Hannah Breshears, honors history and architectural studies major, encountered both ancient monuments and contemporary economic woes last summer in Greece …..
Last summer, with the help of fellowship funding, I was able to participate in the University of Arkansas Classics in Greece and Turkey study abroad program with twenty other undergraduate students. Dr. Daniel Levine and George Paulson, two extremely knowledgeable faculty members from the university, led the group. We spent three weeks in Greece, in towns as small as Delphi and Napflio as well as the enormous metropolis that is Athens. Before returning to the States, we flew to Istanbul for five days, and were able to stay in a hotel just down the street from Sultanahmet Square, home to Haghia Sophia and the Blue Mosque. The primary goal of the trip was to immerse ourselves in the Greek culture and absorb as much ancient art and history as possible, with a short foray into Istanbul as a sort of test run for future study tours, as this was the first time the professors had taken students to Turkey.
I took two classes in conjunction with the classics trip, an honors course called Ancient/Medieval Turkish Art and Culture and another called Modern Greece/Turkey. Because I was the only architecture student in the group, Dr. Levine and Prof. Paulson gave me some leeway with my research and I was able to pursue the primarily Turkish topics I was truly interested in, namely the urban development of Istanbul into a mega city and the historical relevance of the Sultanahmet Camii, or the Blue Mosque as it has been nicknamed by tourists. These courses not only fulfilled part of the professional elective requirement for my major, but also helped to solidify a possible field of research for future thesis work. I had been interested in urban development for quite some time, but really had no relevant experience on which to base a thesis proposal. The intense research required in the months leading up to the trip, coupled with the first hand knowledge of design triumphs and blunders I gained in Athens and Istanbul during the study tour will certainly benefit me long term as I pursue future internships in the field and begin graduate school applications.
Our journey to Greece and Turkey this summer was the trip of a lifetime. The “classics” emphasis of the trip is a little misleading: while I certainly came away from the program with a much better understanding of Greek mythology and history, the course material is much more holistic in nature. As well versed as I became in white marble sculpture and ancient temples, by the end of the trip I also knew a handful of Greek dances, I could order dinner in three different languages, and had well-earned scars from a thirteen kilometer hike down the Samarian Gorge. Outside the classroom I learned how to ride the metro, convert dollars to Euros in mere seconds, and make friends even when I couldn’t speak the language. I learned how to truly enjoy a meal: in Greece there is no such thing as “fast food.” Every meal is a formal affair, some stretching on for two or three hours, with long breaks in between. The food, however, is so fantastic that you quickly forget how long it’s been since you’d last eaten. During our stay in Greece we ate fresh baked bread and olive oil for every meal, drank sweet orange juice from the trees in the field behind our hotel, and learned to love the salty sweet yogurt the Greeks are famous for.
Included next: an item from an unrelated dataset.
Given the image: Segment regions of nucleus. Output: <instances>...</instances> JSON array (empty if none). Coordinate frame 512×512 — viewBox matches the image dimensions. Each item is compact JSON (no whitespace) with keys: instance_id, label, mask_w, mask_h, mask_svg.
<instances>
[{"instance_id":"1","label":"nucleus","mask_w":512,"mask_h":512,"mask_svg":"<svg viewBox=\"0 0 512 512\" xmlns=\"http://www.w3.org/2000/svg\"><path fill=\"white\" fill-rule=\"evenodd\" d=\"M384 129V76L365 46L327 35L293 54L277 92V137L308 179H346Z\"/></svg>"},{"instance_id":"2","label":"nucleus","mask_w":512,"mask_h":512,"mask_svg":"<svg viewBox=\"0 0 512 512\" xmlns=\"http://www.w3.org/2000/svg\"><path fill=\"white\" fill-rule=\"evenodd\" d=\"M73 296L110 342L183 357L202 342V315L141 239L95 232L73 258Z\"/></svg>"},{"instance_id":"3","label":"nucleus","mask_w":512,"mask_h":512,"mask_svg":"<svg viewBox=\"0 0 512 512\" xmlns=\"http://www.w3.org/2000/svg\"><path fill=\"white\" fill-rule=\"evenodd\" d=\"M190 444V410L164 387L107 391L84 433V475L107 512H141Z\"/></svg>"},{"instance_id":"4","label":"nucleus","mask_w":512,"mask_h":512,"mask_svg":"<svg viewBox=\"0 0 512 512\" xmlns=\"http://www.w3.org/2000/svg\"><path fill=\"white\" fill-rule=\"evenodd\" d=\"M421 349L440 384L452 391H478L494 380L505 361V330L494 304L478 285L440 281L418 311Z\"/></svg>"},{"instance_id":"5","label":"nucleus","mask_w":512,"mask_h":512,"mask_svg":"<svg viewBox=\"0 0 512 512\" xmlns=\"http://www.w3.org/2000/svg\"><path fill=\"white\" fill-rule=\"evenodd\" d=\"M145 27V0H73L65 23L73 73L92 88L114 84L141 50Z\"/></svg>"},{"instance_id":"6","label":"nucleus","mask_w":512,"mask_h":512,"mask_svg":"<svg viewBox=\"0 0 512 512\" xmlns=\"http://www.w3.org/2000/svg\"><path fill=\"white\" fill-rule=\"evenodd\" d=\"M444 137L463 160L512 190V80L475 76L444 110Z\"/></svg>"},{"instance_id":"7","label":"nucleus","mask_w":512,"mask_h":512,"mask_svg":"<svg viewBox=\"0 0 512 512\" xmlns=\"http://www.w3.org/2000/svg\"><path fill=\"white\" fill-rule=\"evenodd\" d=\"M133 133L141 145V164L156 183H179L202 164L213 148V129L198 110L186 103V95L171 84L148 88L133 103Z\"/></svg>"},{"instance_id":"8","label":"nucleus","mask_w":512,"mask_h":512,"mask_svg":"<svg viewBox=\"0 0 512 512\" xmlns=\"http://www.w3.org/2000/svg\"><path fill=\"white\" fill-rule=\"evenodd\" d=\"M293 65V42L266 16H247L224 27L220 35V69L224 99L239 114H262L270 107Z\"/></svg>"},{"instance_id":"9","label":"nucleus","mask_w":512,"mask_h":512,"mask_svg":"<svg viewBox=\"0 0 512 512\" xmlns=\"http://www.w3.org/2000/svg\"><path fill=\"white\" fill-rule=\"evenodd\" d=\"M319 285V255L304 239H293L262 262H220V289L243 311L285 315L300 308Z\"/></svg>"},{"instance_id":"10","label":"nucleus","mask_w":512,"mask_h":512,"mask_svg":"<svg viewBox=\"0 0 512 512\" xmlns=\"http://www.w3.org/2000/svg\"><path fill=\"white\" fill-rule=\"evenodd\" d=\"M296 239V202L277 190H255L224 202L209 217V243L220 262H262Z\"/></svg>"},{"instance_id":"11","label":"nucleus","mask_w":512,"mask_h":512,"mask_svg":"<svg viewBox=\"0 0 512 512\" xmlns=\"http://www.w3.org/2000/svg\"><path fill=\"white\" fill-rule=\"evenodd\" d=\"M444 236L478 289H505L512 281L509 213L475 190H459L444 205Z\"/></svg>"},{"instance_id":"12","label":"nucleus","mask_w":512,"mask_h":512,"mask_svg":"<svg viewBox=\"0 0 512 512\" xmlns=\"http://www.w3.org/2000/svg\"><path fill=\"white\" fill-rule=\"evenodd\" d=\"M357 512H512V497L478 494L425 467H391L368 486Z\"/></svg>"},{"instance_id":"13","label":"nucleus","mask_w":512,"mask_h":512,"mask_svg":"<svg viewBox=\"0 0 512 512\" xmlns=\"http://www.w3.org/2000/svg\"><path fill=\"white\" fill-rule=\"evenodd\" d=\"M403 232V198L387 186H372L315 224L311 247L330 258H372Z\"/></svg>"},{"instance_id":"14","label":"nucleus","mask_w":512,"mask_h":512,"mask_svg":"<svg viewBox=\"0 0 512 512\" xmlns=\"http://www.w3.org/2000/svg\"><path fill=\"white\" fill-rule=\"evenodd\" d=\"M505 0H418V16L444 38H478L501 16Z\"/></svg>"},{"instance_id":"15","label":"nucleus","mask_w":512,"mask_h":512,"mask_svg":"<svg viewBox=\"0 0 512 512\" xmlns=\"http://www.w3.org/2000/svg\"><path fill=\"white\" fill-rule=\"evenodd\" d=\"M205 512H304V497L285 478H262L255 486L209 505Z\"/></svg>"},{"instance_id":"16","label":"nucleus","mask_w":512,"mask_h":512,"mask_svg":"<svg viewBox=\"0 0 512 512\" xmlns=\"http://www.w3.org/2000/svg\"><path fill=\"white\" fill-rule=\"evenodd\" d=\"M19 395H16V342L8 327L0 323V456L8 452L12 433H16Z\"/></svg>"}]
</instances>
In some ways I feel like Greece belongs to me now, especially the small towns. In those few short weeks I gradually shed my tourist persona and got to know the “real” Greece, a place with real people and indescribable beauty, but also real problems. During our stay, I swam in the Mediterranean, played soccer with Greek children and strolled through the streets in the evenings like the old men do, but I also saw the beginnings of a potentially hostile uprising. From the balcony of our hotel in Athens I could hear the people rioting in front of the Parliament building, as they became increasingly dissatisfied with the austerity measures their government was pursuing in light of the economic crisis. I learned more about world finances and the global market in that short time than I have in all my years of school, and since returning to the States I’ve pored over the international papers, consuming every scrap of news about Greece. I think that small seed of global consciousness, the fledging sense of awareness that has grown in me as a result of this trip is enough to recommend it to anyone considering studying abroad. Even if you don’t fall in love with the art and food and music and landscape of Greece, which you will, the people will steal your heart. It’s inevitable.